Artur salienta que uma das iniciativas do movimento é estabelecer datas regionais de combate à doença. “Falar da hanseníase apenas no janeiro roxo não é eficaz. Precisamos conscientizar e alertar durante todo o ano”, defende. Atualmente, o Morhan tem 72 núcleos de serviço no país, com mais de três mil voluntários espalhados em diversas regiões do território, que realizam seminários, ações, movimentos e acolhimentos dos pacientes.
“Precisamos lutar muito pela questão dos direitos humanos, da saúde, do desenvolvimento social e igualdade social. A comunicação com a sociedade e o preparo dos profissionais é o melhor caminho para se alcançar esse objetivo. Estamos confiantes, pois acreditamos que nos próximos quatro anos teremos muitas políticas voltadas para a doença, principalmente pela importância que a ministra Nísia Trindade já deu ao tema”, observa Artur.
Sinais e sintomas
Os mais frequentes são:
- Manchas (brancas, avermelhadas, acastanhadas ou amarronzadas) e/ou áreas da pele com alteração da sensibilidade térmica (de frio e calor), dolorosa e/ou tátil;
- Comprometimento dos nervos periféricos, geralmente com engrossamento da pele, associado a alterações sensitivas, motoras e/ou autonômicas;
- Áreas com diminuição dos pelos e do suor;
- Sensação de formigamento e/ou fisgadas, principalmente em mãos e pés;
- Diminuição ou perda da sensibilidade e/ou da força muscular na face, e/ou nas mãos e/ou nos pés; e
- Caroços (nódulos) no corpo, em alguns casos avermelhados e dolorosos.
Tratamento
O Sistema Único de Saúde (SUS) disponibiliza tratamento e acompanhamento dos pacientes em unidades básicas de saúde e de referência, não sendo necessário internação. O tratamento é realizado com a associação de três antimicrobianos, chamado de Poliquimioterapia Única (PQT-U). A associação é eficaz para curar a doença e oferece menor risco de resistência medicamentosa do bacilo.
A duração do tratamento varia de acordo com a forma clínica da doença e, já na primeira dose do tratamento, a bactéria deixa de ser transmitida.

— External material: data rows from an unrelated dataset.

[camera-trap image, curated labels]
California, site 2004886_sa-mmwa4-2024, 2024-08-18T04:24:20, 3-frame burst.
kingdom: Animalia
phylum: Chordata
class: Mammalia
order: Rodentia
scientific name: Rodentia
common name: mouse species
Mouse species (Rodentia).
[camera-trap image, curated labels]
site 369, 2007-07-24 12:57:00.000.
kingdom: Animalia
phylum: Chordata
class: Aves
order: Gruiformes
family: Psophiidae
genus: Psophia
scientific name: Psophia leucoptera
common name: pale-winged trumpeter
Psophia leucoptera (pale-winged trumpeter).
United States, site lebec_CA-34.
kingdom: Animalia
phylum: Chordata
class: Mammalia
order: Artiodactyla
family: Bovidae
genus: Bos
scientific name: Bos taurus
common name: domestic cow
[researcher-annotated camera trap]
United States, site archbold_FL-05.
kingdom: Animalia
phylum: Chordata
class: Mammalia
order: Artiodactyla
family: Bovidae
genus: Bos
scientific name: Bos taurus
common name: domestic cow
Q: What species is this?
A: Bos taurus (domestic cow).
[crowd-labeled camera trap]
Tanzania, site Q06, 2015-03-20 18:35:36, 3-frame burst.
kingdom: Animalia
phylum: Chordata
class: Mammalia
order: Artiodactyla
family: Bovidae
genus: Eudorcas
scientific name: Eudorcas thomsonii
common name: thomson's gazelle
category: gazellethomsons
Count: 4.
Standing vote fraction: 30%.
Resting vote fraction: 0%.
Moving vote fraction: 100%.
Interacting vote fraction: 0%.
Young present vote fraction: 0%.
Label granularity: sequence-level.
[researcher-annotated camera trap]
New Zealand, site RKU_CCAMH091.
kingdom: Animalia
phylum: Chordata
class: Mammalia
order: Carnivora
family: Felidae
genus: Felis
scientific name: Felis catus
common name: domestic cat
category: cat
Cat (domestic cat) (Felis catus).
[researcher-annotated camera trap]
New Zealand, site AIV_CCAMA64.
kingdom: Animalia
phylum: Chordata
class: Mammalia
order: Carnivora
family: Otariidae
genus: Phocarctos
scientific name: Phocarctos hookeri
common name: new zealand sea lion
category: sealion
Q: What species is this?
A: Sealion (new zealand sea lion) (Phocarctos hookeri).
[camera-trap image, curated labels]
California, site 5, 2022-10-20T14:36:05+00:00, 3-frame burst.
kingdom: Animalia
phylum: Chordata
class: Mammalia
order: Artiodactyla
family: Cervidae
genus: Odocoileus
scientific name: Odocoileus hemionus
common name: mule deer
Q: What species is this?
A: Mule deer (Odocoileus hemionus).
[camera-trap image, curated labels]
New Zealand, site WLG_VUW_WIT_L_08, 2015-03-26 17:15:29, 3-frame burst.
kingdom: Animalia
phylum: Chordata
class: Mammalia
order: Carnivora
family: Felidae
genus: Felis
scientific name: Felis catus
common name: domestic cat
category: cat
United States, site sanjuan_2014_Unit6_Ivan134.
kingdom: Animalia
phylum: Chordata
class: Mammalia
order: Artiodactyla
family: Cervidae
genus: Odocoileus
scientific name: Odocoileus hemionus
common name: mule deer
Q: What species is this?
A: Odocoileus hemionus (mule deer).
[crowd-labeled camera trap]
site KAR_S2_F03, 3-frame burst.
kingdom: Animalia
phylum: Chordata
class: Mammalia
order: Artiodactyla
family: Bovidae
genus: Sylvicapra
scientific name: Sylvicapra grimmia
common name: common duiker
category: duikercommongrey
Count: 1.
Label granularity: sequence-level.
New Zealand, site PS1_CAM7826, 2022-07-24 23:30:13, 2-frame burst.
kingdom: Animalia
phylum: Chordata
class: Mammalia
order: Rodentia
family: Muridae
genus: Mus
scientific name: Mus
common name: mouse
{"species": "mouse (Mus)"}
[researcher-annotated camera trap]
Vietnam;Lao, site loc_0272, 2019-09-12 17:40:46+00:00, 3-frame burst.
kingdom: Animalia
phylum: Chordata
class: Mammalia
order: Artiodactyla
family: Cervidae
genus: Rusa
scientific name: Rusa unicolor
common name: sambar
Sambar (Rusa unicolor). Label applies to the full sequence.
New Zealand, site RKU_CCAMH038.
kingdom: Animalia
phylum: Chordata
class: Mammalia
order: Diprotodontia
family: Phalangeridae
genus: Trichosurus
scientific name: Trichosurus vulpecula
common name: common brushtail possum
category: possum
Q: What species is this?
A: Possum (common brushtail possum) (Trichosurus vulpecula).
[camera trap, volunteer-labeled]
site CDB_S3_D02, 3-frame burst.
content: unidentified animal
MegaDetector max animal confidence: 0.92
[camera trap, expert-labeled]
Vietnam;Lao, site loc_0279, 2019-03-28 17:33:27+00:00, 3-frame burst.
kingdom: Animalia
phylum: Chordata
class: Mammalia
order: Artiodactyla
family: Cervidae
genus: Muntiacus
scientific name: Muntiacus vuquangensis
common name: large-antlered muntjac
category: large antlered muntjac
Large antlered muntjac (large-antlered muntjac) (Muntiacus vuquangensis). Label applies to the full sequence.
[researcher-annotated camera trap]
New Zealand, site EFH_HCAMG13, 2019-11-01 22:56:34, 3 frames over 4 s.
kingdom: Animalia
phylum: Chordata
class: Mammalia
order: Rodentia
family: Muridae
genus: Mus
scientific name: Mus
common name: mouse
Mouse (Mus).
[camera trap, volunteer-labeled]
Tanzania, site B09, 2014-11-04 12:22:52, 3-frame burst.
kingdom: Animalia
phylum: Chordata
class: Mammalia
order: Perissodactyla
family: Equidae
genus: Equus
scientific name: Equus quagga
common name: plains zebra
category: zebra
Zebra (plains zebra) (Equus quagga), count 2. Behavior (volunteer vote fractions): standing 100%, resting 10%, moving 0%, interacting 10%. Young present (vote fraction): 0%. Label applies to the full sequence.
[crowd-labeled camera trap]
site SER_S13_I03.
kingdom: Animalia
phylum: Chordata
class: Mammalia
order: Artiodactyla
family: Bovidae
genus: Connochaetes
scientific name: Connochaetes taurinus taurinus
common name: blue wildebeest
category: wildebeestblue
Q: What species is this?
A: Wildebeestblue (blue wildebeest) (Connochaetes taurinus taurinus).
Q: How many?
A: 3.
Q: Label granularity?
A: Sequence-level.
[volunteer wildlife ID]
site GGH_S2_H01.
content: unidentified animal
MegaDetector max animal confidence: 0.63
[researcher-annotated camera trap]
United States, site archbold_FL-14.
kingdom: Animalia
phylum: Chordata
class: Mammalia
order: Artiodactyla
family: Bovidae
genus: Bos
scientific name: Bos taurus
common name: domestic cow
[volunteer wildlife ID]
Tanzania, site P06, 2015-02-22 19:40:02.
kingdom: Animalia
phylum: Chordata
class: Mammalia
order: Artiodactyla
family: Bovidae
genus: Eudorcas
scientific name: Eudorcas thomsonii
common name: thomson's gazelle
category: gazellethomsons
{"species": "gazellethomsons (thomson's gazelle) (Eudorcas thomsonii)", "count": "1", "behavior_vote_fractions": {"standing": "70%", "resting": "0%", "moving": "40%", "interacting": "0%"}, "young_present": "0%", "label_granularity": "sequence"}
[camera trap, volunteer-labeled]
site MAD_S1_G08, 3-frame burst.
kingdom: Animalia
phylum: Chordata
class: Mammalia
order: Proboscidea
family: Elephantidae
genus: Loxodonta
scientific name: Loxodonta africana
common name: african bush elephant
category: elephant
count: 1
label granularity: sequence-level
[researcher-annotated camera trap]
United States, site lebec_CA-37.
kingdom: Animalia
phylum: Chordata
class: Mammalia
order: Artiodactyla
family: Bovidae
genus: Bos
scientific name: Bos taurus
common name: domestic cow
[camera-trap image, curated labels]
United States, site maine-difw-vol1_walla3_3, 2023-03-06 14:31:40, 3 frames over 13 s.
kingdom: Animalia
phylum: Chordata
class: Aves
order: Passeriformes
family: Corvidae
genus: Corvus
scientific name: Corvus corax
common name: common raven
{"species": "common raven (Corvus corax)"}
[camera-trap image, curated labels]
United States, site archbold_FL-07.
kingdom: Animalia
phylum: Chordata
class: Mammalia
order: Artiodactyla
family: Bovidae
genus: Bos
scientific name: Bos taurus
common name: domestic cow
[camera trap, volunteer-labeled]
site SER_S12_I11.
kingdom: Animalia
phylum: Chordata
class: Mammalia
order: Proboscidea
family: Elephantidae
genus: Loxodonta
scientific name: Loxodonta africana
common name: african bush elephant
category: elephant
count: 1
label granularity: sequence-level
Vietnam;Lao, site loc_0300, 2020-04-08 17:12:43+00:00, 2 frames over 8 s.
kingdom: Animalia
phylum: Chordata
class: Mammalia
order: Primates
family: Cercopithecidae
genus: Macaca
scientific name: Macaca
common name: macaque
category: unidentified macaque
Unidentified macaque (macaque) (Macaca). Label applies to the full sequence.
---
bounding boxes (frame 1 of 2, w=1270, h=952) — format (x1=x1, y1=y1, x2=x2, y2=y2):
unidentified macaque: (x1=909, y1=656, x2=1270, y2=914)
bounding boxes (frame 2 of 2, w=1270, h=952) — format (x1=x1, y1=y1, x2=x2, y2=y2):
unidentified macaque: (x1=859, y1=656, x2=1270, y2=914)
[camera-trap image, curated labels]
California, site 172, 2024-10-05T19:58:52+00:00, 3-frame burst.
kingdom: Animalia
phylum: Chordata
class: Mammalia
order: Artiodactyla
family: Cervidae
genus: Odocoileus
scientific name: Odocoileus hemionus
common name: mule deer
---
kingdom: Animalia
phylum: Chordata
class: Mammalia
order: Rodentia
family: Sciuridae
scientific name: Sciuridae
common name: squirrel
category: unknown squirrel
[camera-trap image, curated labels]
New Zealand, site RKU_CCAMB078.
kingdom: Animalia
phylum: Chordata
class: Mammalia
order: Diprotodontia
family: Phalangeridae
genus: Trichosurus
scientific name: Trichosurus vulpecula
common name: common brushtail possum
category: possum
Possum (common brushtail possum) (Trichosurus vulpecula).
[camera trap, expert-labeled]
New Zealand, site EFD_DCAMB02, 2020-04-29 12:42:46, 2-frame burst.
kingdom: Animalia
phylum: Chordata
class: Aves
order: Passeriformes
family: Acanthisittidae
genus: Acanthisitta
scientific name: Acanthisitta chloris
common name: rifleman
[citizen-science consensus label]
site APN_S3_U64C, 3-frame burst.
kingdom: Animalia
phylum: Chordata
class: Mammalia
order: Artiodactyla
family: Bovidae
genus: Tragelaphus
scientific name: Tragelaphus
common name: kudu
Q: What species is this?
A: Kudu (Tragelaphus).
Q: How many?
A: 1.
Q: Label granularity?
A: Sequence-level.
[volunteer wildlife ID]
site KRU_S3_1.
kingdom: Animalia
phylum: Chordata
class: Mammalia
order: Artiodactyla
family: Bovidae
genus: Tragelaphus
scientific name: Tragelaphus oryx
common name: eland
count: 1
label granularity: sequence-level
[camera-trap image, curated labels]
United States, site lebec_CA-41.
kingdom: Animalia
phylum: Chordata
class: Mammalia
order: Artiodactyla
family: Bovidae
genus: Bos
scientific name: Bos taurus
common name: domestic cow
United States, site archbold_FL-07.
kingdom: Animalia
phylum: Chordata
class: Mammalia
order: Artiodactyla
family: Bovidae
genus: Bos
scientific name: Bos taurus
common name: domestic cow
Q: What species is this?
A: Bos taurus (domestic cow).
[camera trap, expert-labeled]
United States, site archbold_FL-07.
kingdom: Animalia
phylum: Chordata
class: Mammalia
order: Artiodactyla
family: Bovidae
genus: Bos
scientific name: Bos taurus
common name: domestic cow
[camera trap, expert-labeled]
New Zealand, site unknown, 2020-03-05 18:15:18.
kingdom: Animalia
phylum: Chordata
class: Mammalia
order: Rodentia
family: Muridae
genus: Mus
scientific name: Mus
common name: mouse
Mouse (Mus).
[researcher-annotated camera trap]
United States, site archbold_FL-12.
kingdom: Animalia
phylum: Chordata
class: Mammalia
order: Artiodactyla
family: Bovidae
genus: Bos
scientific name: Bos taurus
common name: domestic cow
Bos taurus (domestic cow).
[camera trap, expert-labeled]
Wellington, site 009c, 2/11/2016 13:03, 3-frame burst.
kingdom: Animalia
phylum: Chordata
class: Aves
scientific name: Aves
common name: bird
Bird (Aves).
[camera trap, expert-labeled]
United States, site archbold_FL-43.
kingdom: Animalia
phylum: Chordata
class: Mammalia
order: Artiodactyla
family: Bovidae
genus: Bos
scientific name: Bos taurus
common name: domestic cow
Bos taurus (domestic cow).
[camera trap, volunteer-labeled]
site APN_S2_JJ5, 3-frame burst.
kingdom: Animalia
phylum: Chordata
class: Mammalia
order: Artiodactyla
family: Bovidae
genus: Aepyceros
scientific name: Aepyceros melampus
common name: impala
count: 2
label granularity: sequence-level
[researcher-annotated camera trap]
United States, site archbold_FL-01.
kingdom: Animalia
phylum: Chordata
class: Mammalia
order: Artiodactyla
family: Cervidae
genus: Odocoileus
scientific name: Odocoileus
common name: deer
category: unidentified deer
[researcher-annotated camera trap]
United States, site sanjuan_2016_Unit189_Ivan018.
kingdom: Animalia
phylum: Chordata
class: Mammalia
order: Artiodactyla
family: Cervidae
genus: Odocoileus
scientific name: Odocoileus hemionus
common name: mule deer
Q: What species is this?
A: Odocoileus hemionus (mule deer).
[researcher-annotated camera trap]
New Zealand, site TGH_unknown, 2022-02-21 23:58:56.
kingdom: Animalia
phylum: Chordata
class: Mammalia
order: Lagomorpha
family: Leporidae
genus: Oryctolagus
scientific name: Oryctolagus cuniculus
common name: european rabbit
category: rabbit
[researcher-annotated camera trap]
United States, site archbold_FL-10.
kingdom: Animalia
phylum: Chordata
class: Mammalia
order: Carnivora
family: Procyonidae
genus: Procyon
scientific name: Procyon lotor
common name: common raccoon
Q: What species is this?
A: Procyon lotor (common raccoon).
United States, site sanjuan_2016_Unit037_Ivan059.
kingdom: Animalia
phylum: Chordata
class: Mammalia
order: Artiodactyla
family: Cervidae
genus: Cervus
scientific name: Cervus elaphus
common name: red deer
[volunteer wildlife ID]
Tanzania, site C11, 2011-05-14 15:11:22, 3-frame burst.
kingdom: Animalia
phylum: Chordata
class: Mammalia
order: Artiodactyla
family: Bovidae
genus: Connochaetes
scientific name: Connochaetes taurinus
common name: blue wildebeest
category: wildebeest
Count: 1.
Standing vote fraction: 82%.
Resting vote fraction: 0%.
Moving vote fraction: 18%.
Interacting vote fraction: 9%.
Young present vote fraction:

O paciente é acompanhado por um profissional de saúde em consultas, geralmente, mensais, quando também recebe uma nova cartela de PQT-U.
Quando necessário, e a critério médico, o paciente pode ser encaminhado para Centros de Referência em hanseníase para avaliação clínica aprofundada, para se verificar a necessidade de prescrição de outros medicamentos de auxílio.
Fique por dentro:
- Gravidez e aleitamento materno não contraindicam o uso de PQT-U;
- Pessoas com peso inferior a 30kg devem ter doses de medicamentos ajustadas;
- O uso de anticoncepcionais orais pode ter sua ação reduzida durante o tratamento;
- Caso sejam necessários esquemas substitutivos à PQT-U, o SUS também disponibiliza os medicamentos de forma gratuita;
- É importante que as pessoas próximas de pacientes com hanseníase também sejam avaliadas por um profissional de saúde.